= Beginning of Section =

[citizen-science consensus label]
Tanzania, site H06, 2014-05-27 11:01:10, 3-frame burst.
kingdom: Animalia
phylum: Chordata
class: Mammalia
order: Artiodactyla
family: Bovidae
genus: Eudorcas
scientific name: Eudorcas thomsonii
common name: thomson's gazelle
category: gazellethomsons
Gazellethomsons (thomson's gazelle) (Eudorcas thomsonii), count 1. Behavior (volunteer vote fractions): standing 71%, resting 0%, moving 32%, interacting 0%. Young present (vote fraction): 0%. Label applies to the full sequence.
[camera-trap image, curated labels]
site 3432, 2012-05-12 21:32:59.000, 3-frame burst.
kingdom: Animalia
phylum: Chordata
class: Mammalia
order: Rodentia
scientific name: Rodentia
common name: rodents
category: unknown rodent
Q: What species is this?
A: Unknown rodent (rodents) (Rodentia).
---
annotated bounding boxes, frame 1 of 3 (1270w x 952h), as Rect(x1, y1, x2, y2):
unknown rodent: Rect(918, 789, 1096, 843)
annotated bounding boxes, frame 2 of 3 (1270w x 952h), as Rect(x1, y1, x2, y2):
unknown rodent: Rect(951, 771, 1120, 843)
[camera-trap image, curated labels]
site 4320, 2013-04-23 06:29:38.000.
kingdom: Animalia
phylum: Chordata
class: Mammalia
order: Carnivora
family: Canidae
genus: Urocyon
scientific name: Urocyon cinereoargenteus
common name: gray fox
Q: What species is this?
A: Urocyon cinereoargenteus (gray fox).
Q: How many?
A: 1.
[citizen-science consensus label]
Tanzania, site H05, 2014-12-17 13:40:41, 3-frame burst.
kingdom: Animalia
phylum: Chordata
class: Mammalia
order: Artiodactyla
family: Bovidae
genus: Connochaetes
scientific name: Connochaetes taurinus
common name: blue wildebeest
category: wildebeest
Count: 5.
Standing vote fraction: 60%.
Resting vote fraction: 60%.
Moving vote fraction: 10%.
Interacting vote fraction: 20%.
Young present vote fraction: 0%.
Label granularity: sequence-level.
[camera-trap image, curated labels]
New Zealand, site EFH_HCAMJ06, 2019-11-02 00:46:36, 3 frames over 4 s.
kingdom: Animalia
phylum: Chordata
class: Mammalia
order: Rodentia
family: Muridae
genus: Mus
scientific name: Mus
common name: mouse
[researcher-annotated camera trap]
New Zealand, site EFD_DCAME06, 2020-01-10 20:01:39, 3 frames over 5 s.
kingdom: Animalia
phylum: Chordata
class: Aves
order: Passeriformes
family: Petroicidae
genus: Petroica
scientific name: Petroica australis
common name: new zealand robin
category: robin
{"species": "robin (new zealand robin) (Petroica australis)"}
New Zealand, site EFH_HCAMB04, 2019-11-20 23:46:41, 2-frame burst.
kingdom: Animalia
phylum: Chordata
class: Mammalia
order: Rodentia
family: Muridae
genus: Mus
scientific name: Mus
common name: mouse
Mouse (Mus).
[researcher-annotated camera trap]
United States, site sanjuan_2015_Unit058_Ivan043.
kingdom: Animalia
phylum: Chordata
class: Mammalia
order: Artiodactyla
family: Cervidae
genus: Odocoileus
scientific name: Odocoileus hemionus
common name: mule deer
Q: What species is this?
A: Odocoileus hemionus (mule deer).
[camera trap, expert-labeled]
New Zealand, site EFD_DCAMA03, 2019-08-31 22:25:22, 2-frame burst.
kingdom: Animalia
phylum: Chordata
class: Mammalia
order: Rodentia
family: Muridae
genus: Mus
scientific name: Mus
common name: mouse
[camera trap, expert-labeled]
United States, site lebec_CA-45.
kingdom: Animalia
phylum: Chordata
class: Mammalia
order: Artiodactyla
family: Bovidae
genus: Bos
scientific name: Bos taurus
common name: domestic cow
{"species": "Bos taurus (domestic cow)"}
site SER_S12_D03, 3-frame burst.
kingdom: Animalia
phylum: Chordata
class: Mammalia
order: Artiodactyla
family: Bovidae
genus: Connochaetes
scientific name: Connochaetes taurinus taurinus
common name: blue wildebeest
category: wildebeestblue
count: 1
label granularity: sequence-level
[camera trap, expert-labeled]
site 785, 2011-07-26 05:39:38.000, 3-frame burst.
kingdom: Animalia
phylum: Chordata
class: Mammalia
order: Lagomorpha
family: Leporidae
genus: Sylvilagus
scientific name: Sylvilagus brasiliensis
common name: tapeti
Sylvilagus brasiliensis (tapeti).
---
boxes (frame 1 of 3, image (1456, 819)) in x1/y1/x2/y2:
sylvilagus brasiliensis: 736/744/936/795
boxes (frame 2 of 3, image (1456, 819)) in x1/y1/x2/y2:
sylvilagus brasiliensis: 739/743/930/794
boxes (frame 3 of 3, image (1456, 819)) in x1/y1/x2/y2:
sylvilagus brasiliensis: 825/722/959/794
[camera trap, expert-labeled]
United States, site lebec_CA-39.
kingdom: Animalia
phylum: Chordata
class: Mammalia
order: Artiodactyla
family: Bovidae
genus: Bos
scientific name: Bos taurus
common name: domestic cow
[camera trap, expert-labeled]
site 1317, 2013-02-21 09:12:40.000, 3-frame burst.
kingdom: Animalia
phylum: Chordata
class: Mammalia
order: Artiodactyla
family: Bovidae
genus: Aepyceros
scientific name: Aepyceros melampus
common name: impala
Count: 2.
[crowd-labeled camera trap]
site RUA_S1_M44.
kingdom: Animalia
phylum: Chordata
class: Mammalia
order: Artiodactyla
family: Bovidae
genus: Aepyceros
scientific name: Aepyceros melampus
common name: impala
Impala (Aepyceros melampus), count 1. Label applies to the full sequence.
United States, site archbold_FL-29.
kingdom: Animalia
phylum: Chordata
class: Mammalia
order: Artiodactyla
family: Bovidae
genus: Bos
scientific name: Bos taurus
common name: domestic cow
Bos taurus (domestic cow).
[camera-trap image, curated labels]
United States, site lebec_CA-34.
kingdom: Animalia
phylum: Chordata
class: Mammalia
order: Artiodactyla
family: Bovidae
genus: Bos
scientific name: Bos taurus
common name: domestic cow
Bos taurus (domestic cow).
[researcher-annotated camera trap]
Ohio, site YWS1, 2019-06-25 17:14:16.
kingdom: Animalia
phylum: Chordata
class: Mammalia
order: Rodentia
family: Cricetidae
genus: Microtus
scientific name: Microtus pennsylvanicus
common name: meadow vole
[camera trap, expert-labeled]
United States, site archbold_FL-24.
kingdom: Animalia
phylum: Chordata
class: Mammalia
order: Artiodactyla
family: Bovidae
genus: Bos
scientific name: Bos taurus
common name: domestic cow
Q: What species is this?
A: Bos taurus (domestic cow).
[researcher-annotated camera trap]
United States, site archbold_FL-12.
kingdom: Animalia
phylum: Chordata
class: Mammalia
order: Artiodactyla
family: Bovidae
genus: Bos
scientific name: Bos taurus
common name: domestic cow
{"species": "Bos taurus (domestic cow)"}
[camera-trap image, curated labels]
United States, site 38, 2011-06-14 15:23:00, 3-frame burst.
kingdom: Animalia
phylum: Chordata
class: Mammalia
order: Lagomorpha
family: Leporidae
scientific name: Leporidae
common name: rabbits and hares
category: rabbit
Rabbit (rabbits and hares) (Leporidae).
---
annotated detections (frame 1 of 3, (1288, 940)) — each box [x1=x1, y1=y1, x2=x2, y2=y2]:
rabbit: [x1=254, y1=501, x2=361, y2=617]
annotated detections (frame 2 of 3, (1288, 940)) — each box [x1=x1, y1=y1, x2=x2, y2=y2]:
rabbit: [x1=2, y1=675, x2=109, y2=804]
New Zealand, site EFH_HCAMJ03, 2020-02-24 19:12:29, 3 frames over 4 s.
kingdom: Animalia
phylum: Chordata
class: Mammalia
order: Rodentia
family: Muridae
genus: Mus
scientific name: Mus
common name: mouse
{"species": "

= End of Section =

### The task
Using the entries above, state how many lines include the word "Tanzania", with no other words.

### Your solution
2